Hoy en la tarde la realización vino a mi mente: ser una extranjera en este país no es lo que me define. Así como mi estatus de casada o soltera, madre o no, no definen mi identidad, así tampoco el ser una extranjera tampoco es lo que me define--es mi relación con el Señor Jesucristo y quién soy en El. Quizás hay aspectos de mi vida que son difíciles para algunos entender o poder simpatizar completamente. Pero hay muchos otros aspectos acerca de mi vida, aspectos mucho más esenciales a quién soy. Mi identidad está escondida en Cristo Jesús--en su vida y muerte en la Cruz.

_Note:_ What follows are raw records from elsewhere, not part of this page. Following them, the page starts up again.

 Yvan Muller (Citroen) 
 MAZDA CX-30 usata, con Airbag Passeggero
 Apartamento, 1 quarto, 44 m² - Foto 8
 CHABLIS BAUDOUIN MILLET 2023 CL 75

"Si habéis, pues, resucitado con Cristo, buscad las cosas de arriba, donde está Cristo sentado a la diestra de Dios. Poned la mira en las cosas de arriba, no en las de la tierra. Porque habéis muerto, y vuestra vida está escondida con Cristo en Dios. Cuando Cristo, nuestra vida, sea manifestado, entonces vosotros también seréis manifestados con El en gloria." Colosenses 3: 1-4 (LBLA)
Con mi vista puesta en Cristo, puedo dejar de mirar hacia adentro de mi misma y mis circunstancias y vivir en el poder de Jesús. Hay muchos otros aspectos en los que puedo atesorar la comunión que tengo con hermanos y hermanas aquí porque ellos también están en Cristo. Hay aspectos en los que no puedo entenderlos a ellos completamente. Hay personas alrededor de mí con circunstancias de vida difíciles--matrimonios difíciles, no pueden tener hijos, han perdido muchos embarazos, etc. Pero por la gracia de Dios puedo enfocarme en amarlos y servirlos, rogando que el Señor lo use como quiera para bendecirlos.

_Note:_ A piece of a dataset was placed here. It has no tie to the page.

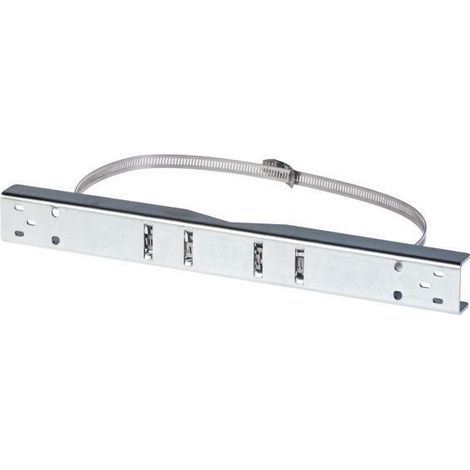 Scame fissaggio palo l460 easybox accessori di montaggio armadi 655.46090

El punto es este: "porque habéis muerto..." Estoy viviendo realmente como si Aylín estuviera muerta y CRISTO es quién vive? Tan pronto el enfoque de mi corazón está en mi misma, en lo que yo percibo que son mis necesidades, no estoy viviendo como alguien que ha muerto.
Mi vida está escondida en Cristo Jesús. Tengo que morir para encontrarla. Gloria a Dios que Cristo murió por mí para que yo pueda morir para El.